I’m making persimmon pudding for an equinox meal today. There may be misappropriation of pulp going on here.
This looks like the churches I grew up in, with two differences:
- We would not have had a baptistery. We did baptisms in a deep spot in a local creek.
- If we would have had a baptistery, we would not have jumped into it. We would have said that brother “got in the flesh.”
Otherwise, totally us.
Another sign of the shift out of summer: we can hear the scrap yard a mile from here in the morning. Turns out, sound travels farther in cold temperatures.
One of the things I’ve learned since taking this new job is that the feeling of vague dread every time I think of work is not, in fact, necessary.

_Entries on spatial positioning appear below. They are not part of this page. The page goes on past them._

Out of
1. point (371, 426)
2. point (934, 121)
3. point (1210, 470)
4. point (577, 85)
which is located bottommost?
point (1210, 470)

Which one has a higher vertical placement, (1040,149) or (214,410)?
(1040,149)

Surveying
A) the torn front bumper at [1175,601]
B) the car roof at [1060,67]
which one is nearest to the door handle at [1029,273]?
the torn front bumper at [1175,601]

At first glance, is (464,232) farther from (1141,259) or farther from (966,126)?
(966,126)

Rachel, Darcy, and I visited the Sculpture Trails Outdoor Museum today. Pretty cool! Mostly it made me wish even more for a landscape filled with shrines.
Found this while doing some research at the local historical society. I was on the cutting edge of technology in 1988!

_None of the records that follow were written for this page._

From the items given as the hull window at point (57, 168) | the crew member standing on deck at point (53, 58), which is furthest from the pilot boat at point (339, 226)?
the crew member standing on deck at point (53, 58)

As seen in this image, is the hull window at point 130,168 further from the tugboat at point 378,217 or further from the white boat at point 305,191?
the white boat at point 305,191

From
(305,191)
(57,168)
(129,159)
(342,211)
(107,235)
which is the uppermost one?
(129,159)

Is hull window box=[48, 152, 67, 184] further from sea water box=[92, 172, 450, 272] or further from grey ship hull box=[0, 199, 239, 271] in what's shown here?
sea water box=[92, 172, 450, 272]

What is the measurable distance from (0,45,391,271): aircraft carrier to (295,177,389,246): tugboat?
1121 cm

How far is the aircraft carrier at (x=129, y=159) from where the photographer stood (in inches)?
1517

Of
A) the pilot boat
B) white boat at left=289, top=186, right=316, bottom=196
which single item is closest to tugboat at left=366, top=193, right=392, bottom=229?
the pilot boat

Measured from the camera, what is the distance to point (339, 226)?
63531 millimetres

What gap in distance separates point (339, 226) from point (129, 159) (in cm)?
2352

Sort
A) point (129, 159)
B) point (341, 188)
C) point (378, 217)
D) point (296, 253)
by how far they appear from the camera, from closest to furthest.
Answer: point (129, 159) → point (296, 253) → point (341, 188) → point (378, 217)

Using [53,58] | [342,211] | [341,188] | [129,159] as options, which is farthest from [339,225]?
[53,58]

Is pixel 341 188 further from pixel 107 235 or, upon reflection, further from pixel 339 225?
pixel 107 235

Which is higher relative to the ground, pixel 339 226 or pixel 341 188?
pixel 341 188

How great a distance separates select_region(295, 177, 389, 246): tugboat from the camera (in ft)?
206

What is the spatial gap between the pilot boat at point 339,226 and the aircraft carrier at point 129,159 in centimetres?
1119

At the new job, I’m back doing work that requires a ten key. (I guess it’s not technically a ten key but that’s the term we always used for it.) So rather than using the one already at my new desk, I brought in the one I had from my old job. It’s probably twentyish years old. Fun!

Rachel and I just spent an entertaining hour getting a bat out of Darcy’s room. The good news is that our neighborhood has bats! We even saw another one swooping just outside the window, perhaps concerned for his friend.
New job starts tomorrow. Feels like the night before the first day of school, right down to getting my backpack ready.
Lots of feelings today. Like everyone, I had plenty of half-assed and “good enough” days. And (as a co-worker would say) it’s accounting work; we’re not saving lives here. But, on the whole, I’m glad I can say I did the work with integrity.